Can we talk about the beginning of Felt?

Lawrence: Maurice Deebank used to come round my house in 1978, and I used to think “I could do a band with this guy” but he wasn’t ready. I’d known him since I was 7. Then I’d think “I’ve got to do a band, but I can’t do it with this guy. I’m gonna make a record. I’m not good enough to write songs. I want it to be the best record ever, but I’m not capable of that yet. So what can I do?” It was the time of the DIY revolution – the one period when making a record in your bedroom was good, Thomas Leer with “Private Plane” and Robert Rental. I thought “I’m gonna make one of them…” I thought it’d cut out all the rubbish, having a van, putting a band together, rehearsing, getting some attention. I’ll make a record.

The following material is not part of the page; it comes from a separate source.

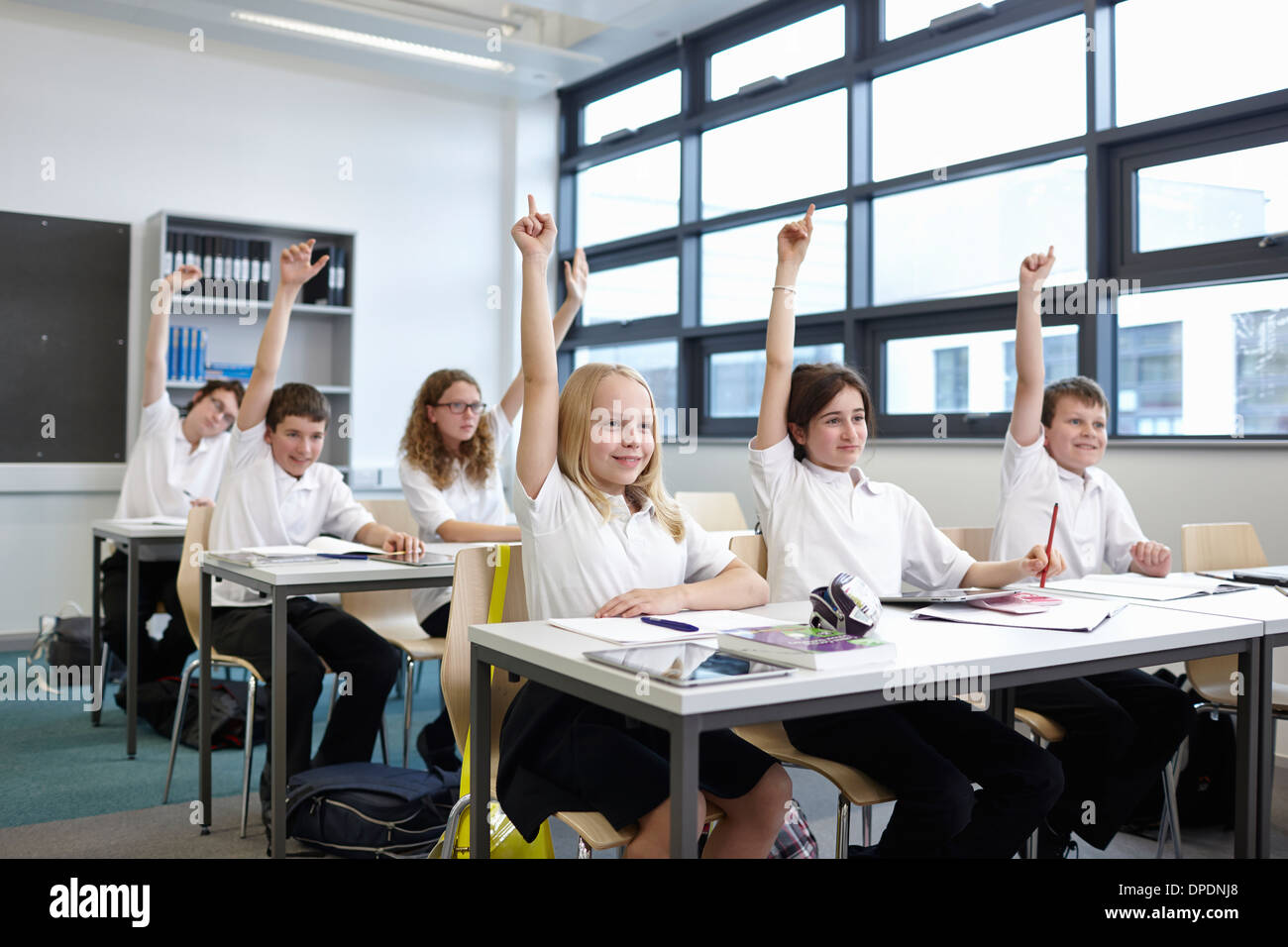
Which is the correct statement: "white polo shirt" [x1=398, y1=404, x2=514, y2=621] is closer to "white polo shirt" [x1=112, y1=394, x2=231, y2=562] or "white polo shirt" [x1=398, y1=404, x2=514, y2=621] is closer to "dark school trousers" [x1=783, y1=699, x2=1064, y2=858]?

But I couldn’t make a great record, because I’d be doing it in my bedroom. I thought, “I’m going to make the most outlandish thing possible, it can’t be ignored. But it can’t be about music. It’s got to be a massive statement, like “I’m here. Waving the flag” “So I did “Index” in my bedroom, I tried to do something unclassifiable. It was neither good nor bad. It was just there. It just existed. I was trying to conceive ways of doing it, being famous. I wouldn’t have wanted to do a local group, and build myself up. I wanted to do a group that signed to EMI. I thought if I detour round this for a while, I can get myself known. I fit into that DIY thing perfectly – I was a fan of noise, I’d come of age, I was post-punk, though that wasn’t a word then. I loved unusual music, Fripp and Eno. I understood music wasn’t just about songs, but about many, many other things. I could introduce myself.